2010
NZ0137 : Tyne-Tees tunnel, Frosterley outlet
taken 13 years ago, near to Frosterley, County Durham, England
Tyne-Tees tunnel, Frosterley outlet
The Kielder transfer scheme was designed in the late 1960s and early 1970s to meet a rapidly growing demand for domestic and industrial water supply, particularly on Teesside. However, by the time the scheme was officially opened in 1982, growth in industrial demand had ceased and the requirement for the scheme was much diminished. 56 km downstream from the Kielder Dam, an 80m wide weir at Riding Mill on the Tyne feeds a pumped rising main (six pumps each of a nominal 1.05 cumec capacity) for 6.2 km to Letch House (in a 2m diameter steel pipe lined with 11mm of concrete) at 223m asl. Beyond this, the system is a gravitational tunnel, first to Airy Holm dam, which forms a head pond balancing input and output flows. The 31 km gravity tunnel was drilled predominantly through sandstones and mudstones, with a diameter of 2.91m with a minimum concrete lining of 200mm. The outlet portal above Frosterley (in this photograph) is at 180m asl, and to the Tees at Eggleston is at 177.75m asl. The maximum discharge capacity at Eggleston is 10.5 cumec, but here at Frosterley, only 2.0 cumec.
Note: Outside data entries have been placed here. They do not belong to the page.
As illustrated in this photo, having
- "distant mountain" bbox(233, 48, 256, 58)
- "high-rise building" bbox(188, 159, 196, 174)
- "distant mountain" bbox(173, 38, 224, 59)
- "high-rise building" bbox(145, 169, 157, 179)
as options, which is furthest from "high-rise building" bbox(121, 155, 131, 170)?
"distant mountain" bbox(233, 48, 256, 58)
However, apart from some early testing and an annual freshet, to change the water in the tunnel, the scheme has never been used to put significant volumes of water into the Tees, but has been used much more often to support the Wear, particularly in the dry summers of 1984, 1989 to 1992, and 1994 (and possibly also more recently than the document from which these data are taken). The support is to ensure a minimum flow of 2.0 cumec below the major abstraction point at Lumley, 70 km downstream from here.